= Catastrophin =

Proteins associated with the disassembly of cell microtubules

Catastrophin (Catastrophe-related protein) are proteins associated with the disassembly of microtubules. Catastrophins affect microtubule shortening, a process known as microtubule catastrophe.

== Microtubule dynamics ==
Microtubules are polymers of tubulin subunits arranged in cylindrical tubes. The subunit is made up of alpha and beta tubulin. GTP binds to alpha tubulin irreversibly. Beta tubulin binds GTP and hydrolyzes to GDP. It is the GDP bound to beta-tubulin that regulates the growth or disassembly of the microtubule. However, this GDP can be displaced by GTP. Beta-tubulin bounded to GTP are described as having a GTP-cap that enables stable growth.

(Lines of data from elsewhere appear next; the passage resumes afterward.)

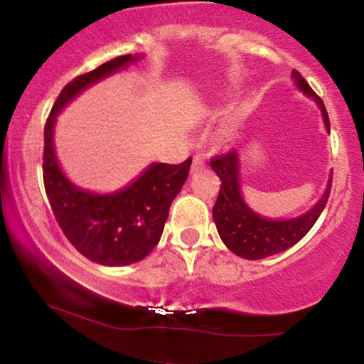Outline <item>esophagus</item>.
Wrapping results in <instances>:
<instances>
[{
	"instance_id": "1",
	"label": "esophagus",
	"mask_w": 364,
	"mask_h": 364,
	"mask_svg": "<svg viewBox=\"0 0 364 364\" xmlns=\"http://www.w3.org/2000/svg\"><path fill=\"white\" fill-rule=\"evenodd\" d=\"M205 168V159L202 156H195L193 161H191V173H198Z\"/></svg>"
}]
</instances>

Microtubules exist in either a stable or unstable state. The unstable form of a microtubule is often found in cells that are undergoing rapid changes such as mitosis. The unstable form exists in a state of dynamic instability where the filaments grow and shrink seemingly randomly. A mechanistic understanding of what causes microtubules to shrink is still being developed.

== Model of catastrophe ==
One model proposes that loss of the GTP-cap causes the GDP-containing protofilaments to shrink. Based on this GTP-cap model, catastrophe happens randomly. The model proposes that an increase in microtubule growth will correlate with a decrease in random catastrophe frequency or vice versa. The discovery of microtubule-associated proteins that change the rate of catastrophe while not impacting the rate of microtubule growth challenges this model of stochastic growth and shrinkage.

=== Increases ===
Oncoprotein 18/Stathmin has been shown to increase the frequency of catastrophe. Oncoprotein 18 (Op18) is a cytosolic protein that are found in abundance in either benign or malignant tumor site: through the complex timing of phosphorylation, this biomolecule regulates the depolymerization of microtubules. It has four sites of phosphorylation characterized by serine residues and are associated with cyclin-dependent protein kinases (CDKs): Ser16, Ser25, Ser38 and Ser63. There are two different models that are in contention regarding the destabilization of microtubules due to Op18: the inhibition of tubulin dimer formation or a catastrophe phenomena.

The Kinesin-related protein XKCM1 stimulates catastrophes in Xenopus microtubules.

The Kinesin-Related Protein 13 MCAK increases the frequency of catastrophe without affecting the promotion of microtubule growth.

=== Decreases ===
Doublecortin (DCX) shows an ability to inhibit catastrophe without affecting the microtubule growth rate

Xenopus Microtubule Protein 215 (XMAP215) has been implicated in inhibiting catastrophe.

== Mechanism ==
Some catastrophins affect catastrophe by binding to the ends of microtubules and promoting the dissociation of tubulin dimers.

Different mathematical models of microtubule development are being developed to take into account in vitro and in vivo observations. Meanwhile, there are new in vitro models of microtubule polymerization dynamics, of which catastrophins take a part in, being tested to emulate in vivo behaviors of microtubules.